> [RECORDS]

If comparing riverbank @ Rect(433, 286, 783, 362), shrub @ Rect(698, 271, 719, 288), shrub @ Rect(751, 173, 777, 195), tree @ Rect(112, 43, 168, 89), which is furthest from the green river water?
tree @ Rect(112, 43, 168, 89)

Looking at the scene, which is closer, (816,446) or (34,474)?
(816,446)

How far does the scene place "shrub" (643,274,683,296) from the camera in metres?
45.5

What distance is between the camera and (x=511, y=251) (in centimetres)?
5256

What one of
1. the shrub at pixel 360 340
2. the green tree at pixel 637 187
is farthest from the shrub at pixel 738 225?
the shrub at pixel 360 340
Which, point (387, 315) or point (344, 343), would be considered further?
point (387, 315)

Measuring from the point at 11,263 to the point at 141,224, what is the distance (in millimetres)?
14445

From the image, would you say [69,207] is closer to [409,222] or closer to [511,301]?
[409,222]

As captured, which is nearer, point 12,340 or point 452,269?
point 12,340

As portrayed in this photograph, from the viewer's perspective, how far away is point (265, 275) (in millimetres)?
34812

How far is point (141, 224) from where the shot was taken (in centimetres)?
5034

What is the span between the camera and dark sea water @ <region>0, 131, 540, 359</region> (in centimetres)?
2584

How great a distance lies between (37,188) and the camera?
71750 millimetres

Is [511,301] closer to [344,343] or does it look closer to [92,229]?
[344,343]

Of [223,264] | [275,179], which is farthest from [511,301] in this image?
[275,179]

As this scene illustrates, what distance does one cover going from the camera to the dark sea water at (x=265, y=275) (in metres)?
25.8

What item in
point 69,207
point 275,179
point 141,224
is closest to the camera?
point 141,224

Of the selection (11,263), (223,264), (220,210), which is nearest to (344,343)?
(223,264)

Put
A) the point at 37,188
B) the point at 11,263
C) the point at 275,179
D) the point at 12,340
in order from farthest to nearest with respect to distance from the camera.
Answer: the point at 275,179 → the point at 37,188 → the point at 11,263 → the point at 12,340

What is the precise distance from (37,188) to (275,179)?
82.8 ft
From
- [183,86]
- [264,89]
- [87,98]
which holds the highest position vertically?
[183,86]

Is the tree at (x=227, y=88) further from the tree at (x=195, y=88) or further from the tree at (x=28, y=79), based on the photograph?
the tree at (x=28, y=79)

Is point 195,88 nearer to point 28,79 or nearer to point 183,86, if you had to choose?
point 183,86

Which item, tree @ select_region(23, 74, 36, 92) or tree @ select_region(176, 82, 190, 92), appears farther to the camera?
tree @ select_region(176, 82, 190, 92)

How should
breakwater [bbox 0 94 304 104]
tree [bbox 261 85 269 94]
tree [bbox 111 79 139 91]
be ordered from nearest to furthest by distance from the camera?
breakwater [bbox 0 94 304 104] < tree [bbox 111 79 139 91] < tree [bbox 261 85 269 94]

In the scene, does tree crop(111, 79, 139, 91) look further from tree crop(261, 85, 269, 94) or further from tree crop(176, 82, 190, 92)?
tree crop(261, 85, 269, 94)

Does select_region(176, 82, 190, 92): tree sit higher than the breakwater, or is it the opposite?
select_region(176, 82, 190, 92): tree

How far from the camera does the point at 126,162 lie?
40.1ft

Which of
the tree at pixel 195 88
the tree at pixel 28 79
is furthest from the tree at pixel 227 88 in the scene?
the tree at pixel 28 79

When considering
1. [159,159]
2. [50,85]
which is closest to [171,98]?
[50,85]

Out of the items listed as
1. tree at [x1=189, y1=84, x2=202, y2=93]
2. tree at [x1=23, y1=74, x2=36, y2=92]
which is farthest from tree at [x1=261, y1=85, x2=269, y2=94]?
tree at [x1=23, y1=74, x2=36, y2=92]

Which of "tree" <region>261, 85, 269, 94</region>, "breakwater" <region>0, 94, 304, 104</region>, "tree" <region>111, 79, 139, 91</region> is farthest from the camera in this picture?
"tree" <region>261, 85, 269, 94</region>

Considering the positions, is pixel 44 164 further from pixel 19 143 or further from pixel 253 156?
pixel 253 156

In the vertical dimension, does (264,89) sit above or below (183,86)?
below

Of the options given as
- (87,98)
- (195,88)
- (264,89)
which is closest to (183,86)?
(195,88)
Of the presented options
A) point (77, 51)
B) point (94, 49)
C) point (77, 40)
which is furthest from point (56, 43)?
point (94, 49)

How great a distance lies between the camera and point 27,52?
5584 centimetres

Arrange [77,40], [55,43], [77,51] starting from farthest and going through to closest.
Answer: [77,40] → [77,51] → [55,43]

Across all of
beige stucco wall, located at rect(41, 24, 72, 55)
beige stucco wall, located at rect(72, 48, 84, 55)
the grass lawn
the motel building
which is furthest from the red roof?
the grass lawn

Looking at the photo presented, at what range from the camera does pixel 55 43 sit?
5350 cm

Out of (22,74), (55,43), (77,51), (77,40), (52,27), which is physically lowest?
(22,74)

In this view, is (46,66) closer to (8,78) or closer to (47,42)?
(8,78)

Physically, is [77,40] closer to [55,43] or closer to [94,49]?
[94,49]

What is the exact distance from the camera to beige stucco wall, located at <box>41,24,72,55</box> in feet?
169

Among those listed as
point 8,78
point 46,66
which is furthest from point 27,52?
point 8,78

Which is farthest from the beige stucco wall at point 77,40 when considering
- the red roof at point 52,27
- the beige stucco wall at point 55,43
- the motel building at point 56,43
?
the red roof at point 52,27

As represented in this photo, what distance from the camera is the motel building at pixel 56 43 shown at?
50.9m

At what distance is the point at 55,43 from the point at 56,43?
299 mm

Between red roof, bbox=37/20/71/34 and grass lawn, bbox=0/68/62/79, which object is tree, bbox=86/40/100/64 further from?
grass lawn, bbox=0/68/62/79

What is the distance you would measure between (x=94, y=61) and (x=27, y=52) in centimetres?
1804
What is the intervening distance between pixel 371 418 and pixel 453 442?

> [STATED EXERCISE] Return the entries above exactly, each one complete.

> [ANSWER IN FULL]
If comparing riverbank @ Rect(433, 286, 783, 362), shrub @ Rect(698, 271, 719, 288), shrub @ Rect(751, 173, 777, 195), tree @ Rect(112, 43, 168, 89), which is furthest from the green river water?
tree @ Rect(112, 43, 168, 89)

Looking at the scene, which is closer, (816,446) or (34,474)?
(816,446)

How far does the scene place "shrub" (643,274,683,296) from the camera in metres?
45.5

What distance is between the camera and (x=511, y=251) (in centimetres)?
5256

What one of
1. the shrub at pixel 360 340
2. the green tree at pixel 637 187
is farthest from the shrub at pixel 738 225?
the shrub at pixel 360 340
Which, point (387, 315) or point (344, 343), would be considered further?
point (387, 315)

Measuring from the point at 11,263 to the point at 141,224, what is the distance (in millimetres)?
14445

From the image, would you say [69,207] is closer to [409,222] or closer to [511,301]?
[409,222]

As captured, which is nearer, point 12,340 or point 452,269?
point 12,340

As portrayed in this photograph, from the viewer's perspective, how far away is point (265, 275) (in millimetres)?
34812

How far is point (141, 224) from where the shot was taken (in centimetres)?
5034

What is the span between the camera and dark sea water @ <region>0, 131, 540, 359</region> (in centimetres)?
2584

How great a distance lies between (37,188) and the camera?
71750 millimetres

Is [511,301] closer to [344,343] or does it look closer to [92,229]?
[344,343]

Of [223,264] | [275,179], which is farthest from [511,301] in this image?
[275,179]

As this scene illustrates, what distance does one cover going from the camera to the dark sea water at (x=265, y=275) (in metres)?
25.8

What item in
point 69,207
point 275,179
point 141,224
is closest to the camera?
point 141,224

Of the selection (11,263), (223,264), (220,210), which is nearest to (344,343)?
(223,264)

Put
A) the point at 37,188
B) the point at 11,263
C) the point at 275,179
D) the point at 12,340
in order from farthest to nearest with respect to distance from the camera.
Answer: the point at 275,179 → the point at 37,188 → the point at 11,263 → the point at 12,340

What is the precise distance from (37,188) to (275,179)?
82.8 ft
From
- [183,86]
- [264,89]
- [87,98]
which holds the highest position vertically?
[183,86]

Is the tree at (x=227, y=88) further from the tree at (x=195, y=88) or further from the tree at (x=28, y=79), based on the photograph?
the tree at (x=28, y=79)

Is point 195,88 nearer to point 28,79 or nearer to point 183,86, if you had to choose?
point 183,86

Which item, tree @ select_region(23, 74, 36, 92) or tree @ select_region(176, 82, 190, 92), appears farther to the camera?
tree @ select_region(176, 82, 190, 92)

How should
breakwater [bbox 0 94 304 104]
tree [bbox 261 85 269 94]
tree [bbox 111 79 139 91]
be ordered from nearest to furthest by distance from the camera?
breakwater [bbox 0 94 304 104] < tree [bbox 111 79 139 91] < tree [bbox 261 85 269 94]

In the scene, does tree crop(111, 79, 139, 91) look further from tree crop(261, 85, 269, 94) or further from tree crop(176, 82, 190, 92)?
tree crop(261, 85, 269, 94)

Does select_region(176, 82, 190, 92): tree sit higher than the breakwater, or is it the opposite?
select_region(176, 82, 190, 92): tree

How far from the camera does the point at 126,162 lie?
40.1ft

Which of
the tree at pixel 195 88
the tree at pixel 28 79
is furthest from the tree at pixel 227 88 in the scene?
the tree at pixel 28 79

When considering
1. [159,159]
2. [50,85]
which is closest to [171,98]?
[50,85]

Out of the items listed as
1. tree at [x1=189, y1=84, x2=202, y2=93]
2. tree at [x1=23, y1=74, x2=36, y2=92]
which is farthest from tree at [x1=261, y1=85, x2=269, y2=94]?
tree at [x1=23, y1=74, x2=36, y2=92]

Which of "tree" <region>261, 85, 269, 94</region>, "breakwater" <region>0, 94, 304, 104</region>, "tree" <region>111, 79, 139, 91</region> is farthest from the camera in this picture?
"tree" <region>261, 85, 269, 94</region>

Considering the positions, is pixel 44 164 further from pixel 19 143 or further from pixel 253 156?
pixel 253 156

In the vertical dimension, does (264,89) sit above or below (183,86)?
below

Of the options given as
- (87,98)
- (195,88)
- (264,89)
which is closest to (183,86)?
(195,88)
Of the presented options
A) point (77, 51)
B) point (94, 49)
C) point (77, 40)
which is furthest from point (56, 43)?
point (94, 49)

How great a distance lies between the camera and point 27,52?
5584 centimetres

Arrange [77,40], [55,43], [77,51] starting from farthest and going through to closest.
Answer: [77,40] → [77,51] → [55,43]

Across all of
beige stucco wall, located at rect(41, 24, 72, 55)
beige stucco wall, located at rect(72, 48, 84, 55)
the grass lawn
the motel building
which is furthest from the red roof?
the grass lawn

Looking at the photo presented, at what range from the camera does pixel 55 43 sit?
5350 cm

Out of (22,74), (55,43), (77,51), (77,40), (52,27), which is physically lowest?
(22,74)

In this view, is (46,66) closer to (8,78) or closer to (47,42)?
(8,78)

Physically, is [77,40] closer to [55,43] or closer to [94,49]?
[94,49]

What is the exact distance from the camera to beige stucco wall, located at <box>41,24,72,55</box> in feet?
169

Among those listed as
point 8,78
point 46,66
which is furthest from point 27,52?
point 8,78

Which is farthest from the beige stucco wall at point 77,40 when considering
- the red roof at point 52,27
- the beige stucco wall at point 55,43
- the motel building at point 56,43
?
the red roof at point 52,27

As represented in this photo, what distance from the camera is the motel building at pixel 56 43 shown at?
50.9m

At what distance is the point at 55,43 from the point at 56,43?
299 mm

Between red roof, bbox=37/20/71/34 and grass lawn, bbox=0/68/62/79, which object is tree, bbox=86/40/100/64 further from?
grass lawn, bbox=0/68/62/79

What is the distance you would measure between (x=94, y=61) and (x=27, y=52) in centimetres?
1804
What is the intervening distance between pixel 371 418 and pixel 453 442?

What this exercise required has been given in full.